Exercise task: Identify every line of the items that contains the word "leafy", and copy each such line in full.

• • • • •

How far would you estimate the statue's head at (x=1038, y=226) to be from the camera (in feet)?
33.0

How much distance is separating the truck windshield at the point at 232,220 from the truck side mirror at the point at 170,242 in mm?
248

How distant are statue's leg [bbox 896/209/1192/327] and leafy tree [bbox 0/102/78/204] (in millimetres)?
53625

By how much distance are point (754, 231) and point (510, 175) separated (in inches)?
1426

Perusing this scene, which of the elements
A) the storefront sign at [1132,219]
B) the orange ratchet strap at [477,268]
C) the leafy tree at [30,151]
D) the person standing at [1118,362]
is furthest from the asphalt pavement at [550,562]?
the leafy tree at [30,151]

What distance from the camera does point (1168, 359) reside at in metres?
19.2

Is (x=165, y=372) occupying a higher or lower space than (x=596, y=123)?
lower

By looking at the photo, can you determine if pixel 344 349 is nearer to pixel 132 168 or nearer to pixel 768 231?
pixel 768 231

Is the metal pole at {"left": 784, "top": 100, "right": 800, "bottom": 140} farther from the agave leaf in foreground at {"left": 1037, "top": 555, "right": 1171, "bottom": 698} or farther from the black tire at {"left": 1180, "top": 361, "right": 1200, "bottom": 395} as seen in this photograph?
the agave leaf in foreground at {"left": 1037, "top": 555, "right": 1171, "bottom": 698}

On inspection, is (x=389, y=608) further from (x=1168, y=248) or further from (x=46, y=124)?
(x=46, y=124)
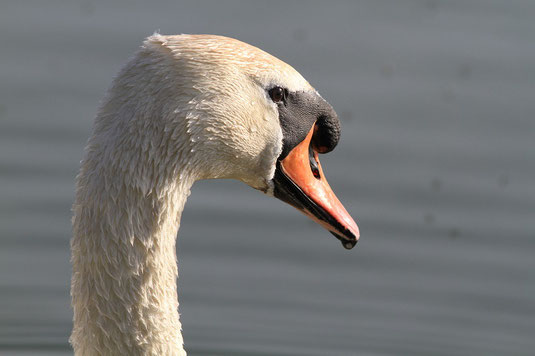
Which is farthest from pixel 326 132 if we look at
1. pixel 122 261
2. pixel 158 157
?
pixel 122 261

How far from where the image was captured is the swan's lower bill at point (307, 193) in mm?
4914

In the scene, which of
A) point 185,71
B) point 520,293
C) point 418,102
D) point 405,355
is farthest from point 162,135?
point 418,102

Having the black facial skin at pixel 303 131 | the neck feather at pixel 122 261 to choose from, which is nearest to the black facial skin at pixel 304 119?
the black facial skin at pixel 303 131

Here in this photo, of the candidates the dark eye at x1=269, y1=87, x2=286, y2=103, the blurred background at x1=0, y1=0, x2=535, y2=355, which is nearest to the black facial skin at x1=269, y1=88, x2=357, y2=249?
the dark eye at x1=269, y1=87, x2=286, y2=103

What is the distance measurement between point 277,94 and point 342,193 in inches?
147

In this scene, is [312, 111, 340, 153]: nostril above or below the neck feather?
above

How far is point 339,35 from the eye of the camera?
30.7 ft

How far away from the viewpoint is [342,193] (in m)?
8.25

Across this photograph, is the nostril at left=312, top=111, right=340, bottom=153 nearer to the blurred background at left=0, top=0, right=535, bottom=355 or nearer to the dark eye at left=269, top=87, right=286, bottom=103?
the dark eye at left=269, top=87, right=286, bottom=103

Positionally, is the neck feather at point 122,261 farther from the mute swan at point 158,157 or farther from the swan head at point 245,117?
the swan head at point 245,117

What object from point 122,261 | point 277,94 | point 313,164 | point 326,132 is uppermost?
point 277,94

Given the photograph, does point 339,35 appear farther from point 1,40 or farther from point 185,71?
point 185,71

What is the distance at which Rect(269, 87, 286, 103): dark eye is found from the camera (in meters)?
4.57

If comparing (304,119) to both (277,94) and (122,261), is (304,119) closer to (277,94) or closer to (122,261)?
(277,94)
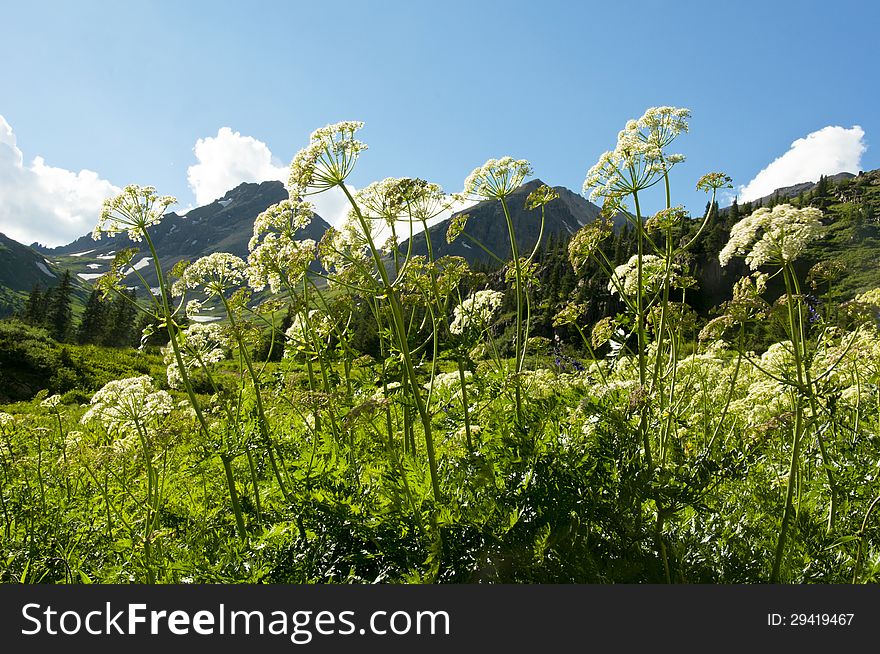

• • • • •

Correct response:
How distant are statue's leg [bbox 896/209/1192/327] and leafy tree [bbox 0/102/78/204] (in millimetres)?
C) the leafy tree at [30,151]
the leafy tree at [30,151]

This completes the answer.